Chose certaine, c’est toute une gageure pour la CLASSE de garder l’initiative après la grande manifestation du 22 mars après laquelle il faut prévoir une certaine désescalade au moment du renouvellement des mandats de grève. Il faudra bien combiner mobilisation citoyenne et désobéissance civile, sans tomber dans l’aventurisme, en attendant le mouvement syndical si ce n’est pas l’équivalent d’attendre Godot. Cette difficulté ne signifie en rien renoncer aux actions minoritaires telles des occupation, qui visent clairement l’ennemi, des universités populaires, qui sont éducatives et ouvertes au public, et même des blocages si ces actions se marient avec une agitation envers les « victimes ». Par exemple on peut ralentir la circulation en donnant des tracts au lieu de complètement boucher la voie ; on peut aussi le faire dans des centres d’achat sous forme de blitz. Ces actions, cependant, ne pourront nullement suffire à renverser le rapport de forces. Elle donne simplement le temps de la pénétration des idées alternatives dans un contexte de domination de l’opinion publique par les monopoles médiatiques sans compter la menace bien réelle de l’appareil répressif qui, après la grande manifestation a clairement fait voir sa sympathie aux deux fédérations modérées et son hostilité à la CLASSE.
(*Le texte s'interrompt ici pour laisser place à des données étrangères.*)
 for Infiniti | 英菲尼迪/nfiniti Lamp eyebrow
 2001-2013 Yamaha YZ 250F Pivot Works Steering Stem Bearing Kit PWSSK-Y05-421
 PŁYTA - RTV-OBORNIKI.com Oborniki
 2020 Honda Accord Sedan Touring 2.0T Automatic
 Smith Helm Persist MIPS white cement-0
Québec solidaire pourrait faire la différence
Même si la transformation du mouvement syndical est une tâche de longue haleine, l’Intersyndicale de Québec solidaire pourrait y aller immédiatement de son grain de sel d’autant plus facilement qu’une grande partie du chemin a déjà été parcourue par le parti. Non seulement Québec solidaire appuie-t-il la gratuité, dans le sillage du capitalisme scandinave qui est le modèle de sa direction sociale-libérale, mais il appuie aussi la grève, du moins son député-porte-parole le fait-il alors que le communiqué officiel sur le site le fasse plutôt indirectement sous forme de sa légitimité, et non pas de sa pertinence, face à la provocation et à la répression des forces policières qui savent pouvoir compter sur la confusion politique d’une poignée de casseurs qui font des forces policières la cible principale. L’Alliance sociale a appuyé la grande manifestation du 22 mars et la CSN a voté à son congrès de mai 2011 le principe d’une grève sociale sauf que la démoralisation due à la capitulation du secteur public en 2010 n’a pas aidé à sa préparation jusqu’ici.
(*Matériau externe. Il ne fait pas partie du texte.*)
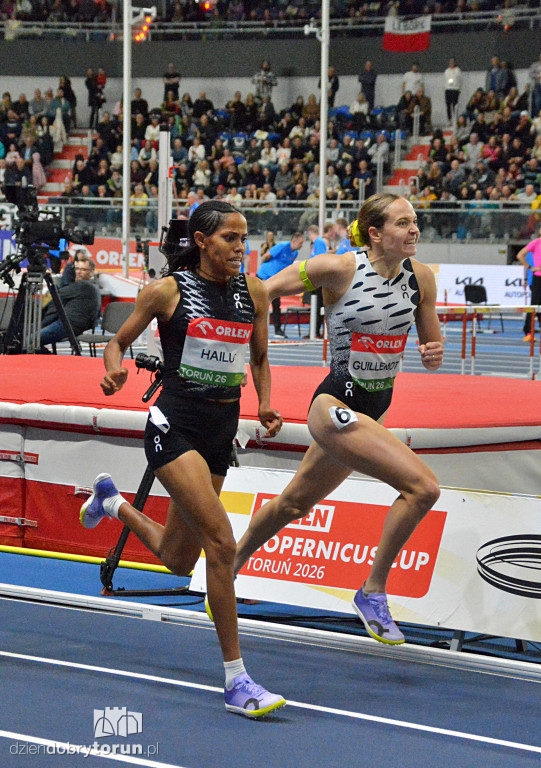 Orlen Copernicus Cup 2026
On se dit que l’Intersyndicale pourrait miser sur ces décisions pour appeler publiquement à sa mise en œuvre pour mai (et y contribuer sur le terrain du mieux de ses forces), idéalement le 1er mai de sorte que la fête des travailleur-se-s devienne le nouveau grand rendez-vous, après celui du 22 mars mais en plus grand et en plus profond, propice à une escalade de moyens de pression et possiblement à une reprise des grèves étudiantes si jamais une partie des associations décidaient entre temps leur interruption. Cet appel se combinerait à une agitation interne au sein du parti de sorte à convaincre la direction du parti, non pas d’appeler à une grève sociale de 24 heures ce qui n’est pas de son ressort, mais d’en souhaiter publiquement la réalisation d’ici mai. Telle est la réalité d’un véritable parti de la rue, proactif, au-delà des suivistes appuis et des cortèges avec distribution de littérature, ce qui est tout de même ça de pris.